Just a little while ago I noticed multiple disks with errors and, probably on instinct, I hit parity check. Perhaps that was not the smartest thing to do, as I should have posted first here, but I did. Now, the parity check is going at break neck pace, and there a TON of errors. Any ideas?

tower2-diagnostics-20181117-0052.zip

 

Also, I seem to have lost ALL of my dockers! Also, looking at the tower it self, I only see one disk as being active. All other disks appear dormant despite the main page showing multiple writes. Should I cancel the parity check and reboot?

Link to comment
  • Replies 58
  • Created
  • Last Reply

Well, I just rebooted the server manually, as it would not do so from the main screen, and all of the previous errors have miraculously disappeared. There is one unused disc with error. Parity check started because of I assume an unclean shutdown. The speed is now what I would normally expect. 

 

Any clue as to what happened? All of the dockers are showing and VM is running. Prior to that, I could not access 90% of the shares.

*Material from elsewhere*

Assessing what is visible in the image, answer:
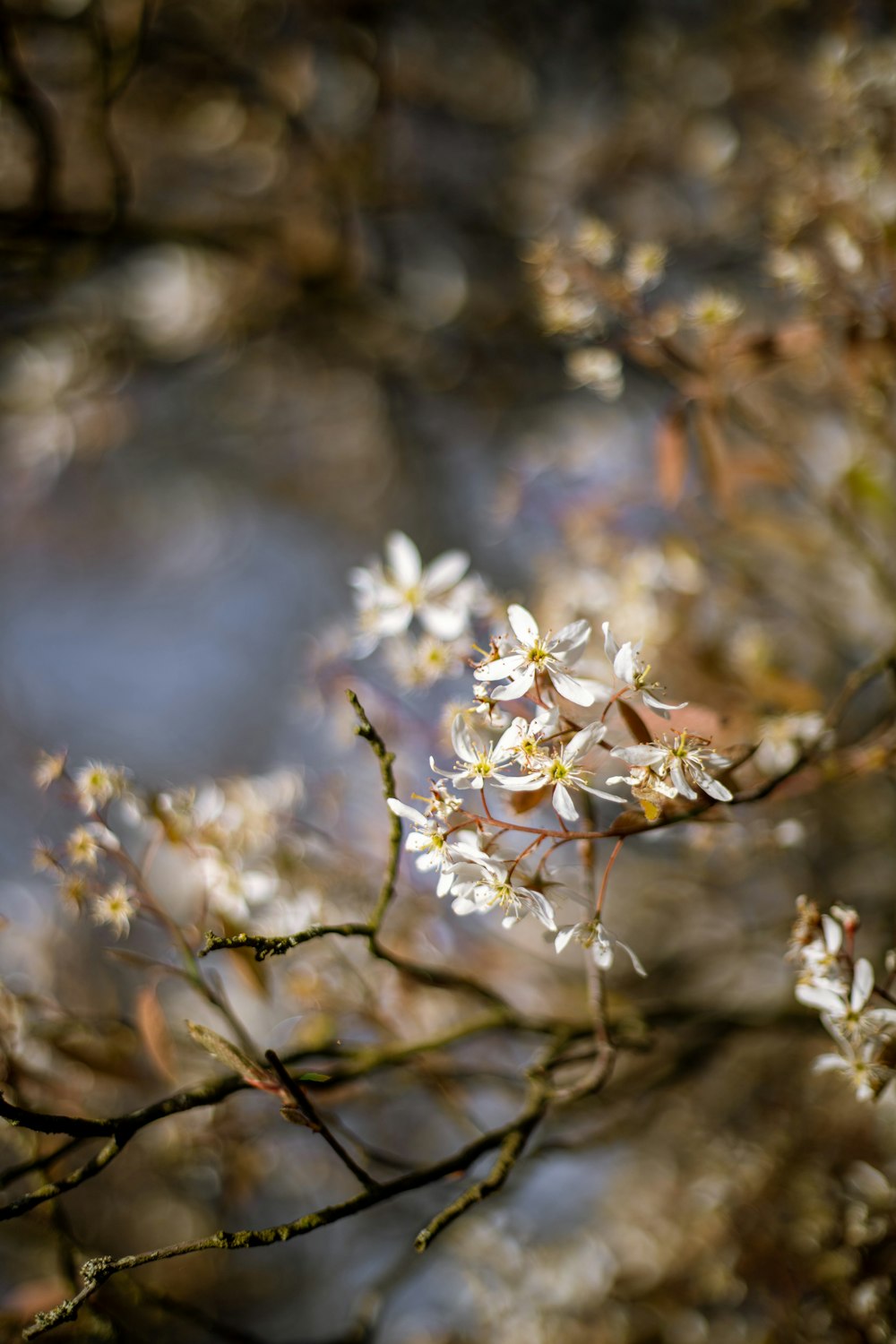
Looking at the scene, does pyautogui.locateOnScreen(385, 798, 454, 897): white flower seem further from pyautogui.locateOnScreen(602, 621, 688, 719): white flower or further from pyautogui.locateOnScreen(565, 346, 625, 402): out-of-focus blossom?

tower2-diagnostics-20181117-0134.zip

Link to comment

I ran parity check once I rebooted the server and all was fine. Now, for no reason at all, disc 4 went off line as is being emulated. 

 

1. How do I get it back?

 

2. Should I downgrade to the older unRaid version? It seems that something is wrong with the latest build if several users with this controller are having issues.

 

3. As far as upgrading the firmware. That would involve re-flashing the controller boards? Do you  know of a link to the instructions? It has been a while since I did it and installed them.

 

Please help.

 

tower2-diagnostics-20181118-0310.zip

Link to comment

So, I found the link to update the LSI controller. Installed the latest. Plugged in the system and... No drives appear!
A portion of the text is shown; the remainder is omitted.